- **Records to use**:
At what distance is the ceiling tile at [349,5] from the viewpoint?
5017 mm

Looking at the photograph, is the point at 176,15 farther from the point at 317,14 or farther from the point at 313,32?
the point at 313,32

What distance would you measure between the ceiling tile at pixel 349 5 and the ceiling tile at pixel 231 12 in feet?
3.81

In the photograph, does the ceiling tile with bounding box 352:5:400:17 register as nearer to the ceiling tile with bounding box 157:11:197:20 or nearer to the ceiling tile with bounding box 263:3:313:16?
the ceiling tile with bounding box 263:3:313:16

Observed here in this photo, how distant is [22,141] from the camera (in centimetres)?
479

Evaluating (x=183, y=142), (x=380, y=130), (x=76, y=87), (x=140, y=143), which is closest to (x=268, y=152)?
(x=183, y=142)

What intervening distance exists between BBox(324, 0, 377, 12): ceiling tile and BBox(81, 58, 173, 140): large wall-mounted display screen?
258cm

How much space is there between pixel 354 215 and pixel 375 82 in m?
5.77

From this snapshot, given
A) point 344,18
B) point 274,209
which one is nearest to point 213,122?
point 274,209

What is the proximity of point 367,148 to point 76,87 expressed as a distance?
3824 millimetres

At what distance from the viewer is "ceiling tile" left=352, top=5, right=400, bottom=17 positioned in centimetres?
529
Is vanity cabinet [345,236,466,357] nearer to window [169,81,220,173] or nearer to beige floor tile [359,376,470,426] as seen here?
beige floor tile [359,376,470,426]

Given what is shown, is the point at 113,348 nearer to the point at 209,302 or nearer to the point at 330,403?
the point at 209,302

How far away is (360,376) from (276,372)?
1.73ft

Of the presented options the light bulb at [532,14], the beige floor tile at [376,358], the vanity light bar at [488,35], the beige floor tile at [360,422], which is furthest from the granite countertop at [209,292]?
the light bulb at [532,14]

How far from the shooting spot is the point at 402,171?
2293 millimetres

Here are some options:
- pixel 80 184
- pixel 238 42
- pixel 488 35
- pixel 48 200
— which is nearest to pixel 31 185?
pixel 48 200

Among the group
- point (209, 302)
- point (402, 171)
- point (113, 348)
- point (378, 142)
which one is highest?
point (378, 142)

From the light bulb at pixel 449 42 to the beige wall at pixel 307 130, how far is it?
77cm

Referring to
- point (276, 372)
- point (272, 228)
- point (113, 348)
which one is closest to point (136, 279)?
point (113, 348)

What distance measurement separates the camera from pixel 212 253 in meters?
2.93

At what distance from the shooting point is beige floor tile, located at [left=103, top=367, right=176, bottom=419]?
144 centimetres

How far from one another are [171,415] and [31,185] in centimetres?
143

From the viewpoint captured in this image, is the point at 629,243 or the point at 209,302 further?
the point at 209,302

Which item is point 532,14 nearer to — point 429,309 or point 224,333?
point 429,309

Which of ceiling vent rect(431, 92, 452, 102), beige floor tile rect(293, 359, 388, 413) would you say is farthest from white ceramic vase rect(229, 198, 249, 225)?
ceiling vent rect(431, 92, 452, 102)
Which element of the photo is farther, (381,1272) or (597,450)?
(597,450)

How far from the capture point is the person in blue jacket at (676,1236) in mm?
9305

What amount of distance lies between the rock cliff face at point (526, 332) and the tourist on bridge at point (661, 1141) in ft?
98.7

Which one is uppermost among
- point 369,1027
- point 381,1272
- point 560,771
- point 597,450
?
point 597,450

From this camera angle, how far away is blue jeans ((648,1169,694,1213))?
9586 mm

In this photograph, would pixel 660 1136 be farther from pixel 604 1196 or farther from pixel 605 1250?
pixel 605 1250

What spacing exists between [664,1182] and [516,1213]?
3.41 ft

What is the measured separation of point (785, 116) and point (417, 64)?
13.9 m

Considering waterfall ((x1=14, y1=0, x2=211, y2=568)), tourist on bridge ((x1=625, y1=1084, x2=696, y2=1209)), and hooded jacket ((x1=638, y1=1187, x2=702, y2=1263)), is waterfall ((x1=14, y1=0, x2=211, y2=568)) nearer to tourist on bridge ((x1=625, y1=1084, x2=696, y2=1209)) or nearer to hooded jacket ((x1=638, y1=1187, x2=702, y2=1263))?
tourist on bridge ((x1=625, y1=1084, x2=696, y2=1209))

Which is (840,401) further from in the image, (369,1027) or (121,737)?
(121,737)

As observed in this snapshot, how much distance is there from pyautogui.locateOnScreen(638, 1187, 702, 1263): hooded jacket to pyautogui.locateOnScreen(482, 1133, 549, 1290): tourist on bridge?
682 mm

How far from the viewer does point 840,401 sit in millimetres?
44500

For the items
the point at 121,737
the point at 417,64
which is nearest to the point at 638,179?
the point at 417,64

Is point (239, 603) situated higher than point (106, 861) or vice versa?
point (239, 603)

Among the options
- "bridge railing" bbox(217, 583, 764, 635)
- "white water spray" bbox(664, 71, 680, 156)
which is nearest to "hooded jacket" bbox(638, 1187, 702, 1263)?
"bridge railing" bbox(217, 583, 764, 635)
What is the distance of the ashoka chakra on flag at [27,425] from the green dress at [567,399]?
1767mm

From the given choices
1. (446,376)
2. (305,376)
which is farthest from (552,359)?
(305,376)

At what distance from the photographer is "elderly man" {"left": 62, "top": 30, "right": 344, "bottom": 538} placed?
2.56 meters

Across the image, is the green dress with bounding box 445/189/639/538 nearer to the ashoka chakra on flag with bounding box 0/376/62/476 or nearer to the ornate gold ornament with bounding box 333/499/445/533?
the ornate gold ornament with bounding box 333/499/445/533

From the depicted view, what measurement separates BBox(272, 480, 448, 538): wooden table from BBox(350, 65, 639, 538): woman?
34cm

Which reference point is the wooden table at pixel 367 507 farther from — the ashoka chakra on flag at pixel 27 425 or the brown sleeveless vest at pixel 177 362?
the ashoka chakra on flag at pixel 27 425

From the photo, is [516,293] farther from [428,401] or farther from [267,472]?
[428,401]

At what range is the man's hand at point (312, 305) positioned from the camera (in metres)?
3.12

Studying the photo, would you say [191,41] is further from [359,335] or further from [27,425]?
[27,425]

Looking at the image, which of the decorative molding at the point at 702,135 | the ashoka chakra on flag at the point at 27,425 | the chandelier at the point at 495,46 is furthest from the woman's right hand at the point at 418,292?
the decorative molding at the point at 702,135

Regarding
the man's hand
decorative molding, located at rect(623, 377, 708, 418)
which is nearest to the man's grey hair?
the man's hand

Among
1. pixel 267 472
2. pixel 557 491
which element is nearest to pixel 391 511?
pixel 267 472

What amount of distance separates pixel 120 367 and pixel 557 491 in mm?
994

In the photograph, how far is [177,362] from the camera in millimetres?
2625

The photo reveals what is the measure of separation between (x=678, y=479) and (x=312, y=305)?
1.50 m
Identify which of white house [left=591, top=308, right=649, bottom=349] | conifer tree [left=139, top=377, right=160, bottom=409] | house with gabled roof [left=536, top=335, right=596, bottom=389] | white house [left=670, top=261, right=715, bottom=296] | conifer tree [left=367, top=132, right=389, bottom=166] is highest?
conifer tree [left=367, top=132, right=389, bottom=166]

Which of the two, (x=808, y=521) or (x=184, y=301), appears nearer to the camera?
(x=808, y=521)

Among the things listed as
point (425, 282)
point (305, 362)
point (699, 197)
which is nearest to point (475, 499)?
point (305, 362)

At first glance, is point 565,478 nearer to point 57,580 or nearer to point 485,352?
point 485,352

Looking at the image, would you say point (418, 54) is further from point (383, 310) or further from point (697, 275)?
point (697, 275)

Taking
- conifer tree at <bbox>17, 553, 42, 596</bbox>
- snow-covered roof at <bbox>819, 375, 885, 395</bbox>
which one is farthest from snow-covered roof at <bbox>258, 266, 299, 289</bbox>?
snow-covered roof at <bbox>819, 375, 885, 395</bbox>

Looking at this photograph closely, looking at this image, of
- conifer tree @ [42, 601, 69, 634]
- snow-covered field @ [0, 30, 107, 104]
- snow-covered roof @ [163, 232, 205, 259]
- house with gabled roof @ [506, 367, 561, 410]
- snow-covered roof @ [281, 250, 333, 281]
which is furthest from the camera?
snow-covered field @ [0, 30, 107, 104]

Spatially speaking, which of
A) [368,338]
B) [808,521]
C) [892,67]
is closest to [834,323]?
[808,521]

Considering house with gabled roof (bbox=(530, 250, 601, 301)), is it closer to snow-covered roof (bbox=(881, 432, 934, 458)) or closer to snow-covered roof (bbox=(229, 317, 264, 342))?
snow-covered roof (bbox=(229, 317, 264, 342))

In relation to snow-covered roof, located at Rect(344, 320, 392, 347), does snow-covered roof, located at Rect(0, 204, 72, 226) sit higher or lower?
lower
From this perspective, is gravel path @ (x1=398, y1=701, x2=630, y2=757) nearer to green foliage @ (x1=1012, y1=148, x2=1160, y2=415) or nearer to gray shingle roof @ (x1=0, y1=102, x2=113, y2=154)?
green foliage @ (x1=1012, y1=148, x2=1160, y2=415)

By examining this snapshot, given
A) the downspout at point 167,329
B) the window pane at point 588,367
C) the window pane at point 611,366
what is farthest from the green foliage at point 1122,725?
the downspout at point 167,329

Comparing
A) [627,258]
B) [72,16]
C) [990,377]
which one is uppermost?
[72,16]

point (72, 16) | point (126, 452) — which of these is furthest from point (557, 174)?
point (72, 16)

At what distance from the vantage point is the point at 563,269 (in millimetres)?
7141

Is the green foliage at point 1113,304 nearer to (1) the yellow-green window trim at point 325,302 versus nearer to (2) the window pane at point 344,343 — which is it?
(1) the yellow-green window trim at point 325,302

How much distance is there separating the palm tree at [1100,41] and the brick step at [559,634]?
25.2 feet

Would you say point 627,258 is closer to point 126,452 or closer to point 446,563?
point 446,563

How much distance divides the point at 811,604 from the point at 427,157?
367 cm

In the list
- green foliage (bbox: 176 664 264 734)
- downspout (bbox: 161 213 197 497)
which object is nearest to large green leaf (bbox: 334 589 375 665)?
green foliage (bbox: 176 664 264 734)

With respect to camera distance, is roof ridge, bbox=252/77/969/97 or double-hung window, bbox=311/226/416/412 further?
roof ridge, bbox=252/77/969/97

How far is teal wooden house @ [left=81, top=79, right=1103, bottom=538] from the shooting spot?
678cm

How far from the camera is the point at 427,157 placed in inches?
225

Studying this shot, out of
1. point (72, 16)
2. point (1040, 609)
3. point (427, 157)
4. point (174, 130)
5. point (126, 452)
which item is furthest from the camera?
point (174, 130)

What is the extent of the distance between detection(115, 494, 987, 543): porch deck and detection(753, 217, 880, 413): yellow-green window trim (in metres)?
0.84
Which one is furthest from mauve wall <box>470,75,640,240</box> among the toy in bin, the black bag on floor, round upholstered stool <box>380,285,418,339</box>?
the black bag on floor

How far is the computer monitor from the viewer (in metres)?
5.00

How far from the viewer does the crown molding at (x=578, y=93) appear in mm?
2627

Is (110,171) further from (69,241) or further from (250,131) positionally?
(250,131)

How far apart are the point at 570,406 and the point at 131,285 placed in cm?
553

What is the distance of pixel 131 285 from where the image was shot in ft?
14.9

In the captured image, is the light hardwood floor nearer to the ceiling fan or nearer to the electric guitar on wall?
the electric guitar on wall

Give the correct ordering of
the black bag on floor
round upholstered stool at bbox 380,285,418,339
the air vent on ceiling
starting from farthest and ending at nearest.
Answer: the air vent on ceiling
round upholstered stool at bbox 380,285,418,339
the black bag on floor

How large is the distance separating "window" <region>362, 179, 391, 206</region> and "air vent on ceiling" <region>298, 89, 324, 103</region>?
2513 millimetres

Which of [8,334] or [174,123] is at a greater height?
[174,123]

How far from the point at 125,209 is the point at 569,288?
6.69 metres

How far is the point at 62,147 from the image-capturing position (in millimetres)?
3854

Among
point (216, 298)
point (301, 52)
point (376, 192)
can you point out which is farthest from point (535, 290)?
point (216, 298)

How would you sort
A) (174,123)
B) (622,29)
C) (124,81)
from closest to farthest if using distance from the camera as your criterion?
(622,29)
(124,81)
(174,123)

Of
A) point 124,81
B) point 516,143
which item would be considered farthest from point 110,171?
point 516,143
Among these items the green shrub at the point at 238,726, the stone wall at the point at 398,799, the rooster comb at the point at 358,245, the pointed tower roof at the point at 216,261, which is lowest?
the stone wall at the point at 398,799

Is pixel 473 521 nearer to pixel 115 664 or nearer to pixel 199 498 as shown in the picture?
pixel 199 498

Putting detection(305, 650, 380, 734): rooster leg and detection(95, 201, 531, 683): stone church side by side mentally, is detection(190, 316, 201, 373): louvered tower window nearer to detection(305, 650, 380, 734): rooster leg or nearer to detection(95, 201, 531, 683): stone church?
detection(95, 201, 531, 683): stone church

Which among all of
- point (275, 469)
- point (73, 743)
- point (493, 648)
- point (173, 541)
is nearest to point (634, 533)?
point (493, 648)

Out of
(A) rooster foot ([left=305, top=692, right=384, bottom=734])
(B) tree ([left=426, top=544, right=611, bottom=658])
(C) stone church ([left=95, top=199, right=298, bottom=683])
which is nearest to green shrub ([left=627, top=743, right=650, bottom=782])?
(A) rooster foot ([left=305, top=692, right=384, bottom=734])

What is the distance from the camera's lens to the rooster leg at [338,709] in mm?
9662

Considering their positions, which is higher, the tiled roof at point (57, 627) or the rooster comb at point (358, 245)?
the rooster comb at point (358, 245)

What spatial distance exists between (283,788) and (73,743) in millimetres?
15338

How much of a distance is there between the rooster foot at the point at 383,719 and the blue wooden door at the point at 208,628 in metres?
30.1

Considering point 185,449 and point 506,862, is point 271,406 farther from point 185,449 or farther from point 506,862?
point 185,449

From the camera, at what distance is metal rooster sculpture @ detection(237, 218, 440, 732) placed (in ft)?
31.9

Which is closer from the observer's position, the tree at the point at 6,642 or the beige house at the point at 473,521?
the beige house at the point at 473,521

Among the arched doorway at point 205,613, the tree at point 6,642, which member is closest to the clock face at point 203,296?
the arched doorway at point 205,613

- **What the task asks**: Return the line that contains "Which among all of" along with every line after it through the end of the entries, exactly, adding nothing.

- **Final result**:
Which among all of
- point (275, 469)
- point (73, 743)
- point (493, 648)
- point (173, 541)
is nearest to point (634, 533)?
point (493, 648)

Out of
(A) rooster foot ([left=305, top=692, right=384, bottom=734])
(B) tree ([left=426, top=544, right=611, bottom=658])
(C) stone church ([left=95, top=199, right=298, bottom=683])
which is nearest to green shrub ([left=627, top=743, right=650, bottom=782])?
(A) rooster foot ([left=305, top=692, right=384, bottom=734])

What is the distance from the camera's lens to the rooster leg at [338,709] in mm?
9662

Considering their positions, which is higher, the tiled roof at point (57, 627) or the rooster comb at point (358, 245)?
the rooster comb at point (358, 245)

What spatial distance exists between (283,788) and (73,743) in millimetres?
15338

How much of a distance is there between the rooster foot at the point at 383,719 and the blue wooden door at the point at 208,628 in metres?
30.1

Considering point 185,449 and point 506,862, is point 271,406 farther from point 185,449 or farther from point 506,862?
point 185,449

From the camera, at what distance is metal rooster sculpture @ detection(237, 218, 440, 732) placed (in ft)?
31.9

Which is closer from the observer's position, the tree at the point at 6,642 or the beige house at the point at 473,521?
the beige house at the point at 473,521

Among the arched doorway at point 205,613, the tree at point 6,642, which member is closest to the clock face at point 203,296?
the arched doorway at point 205,613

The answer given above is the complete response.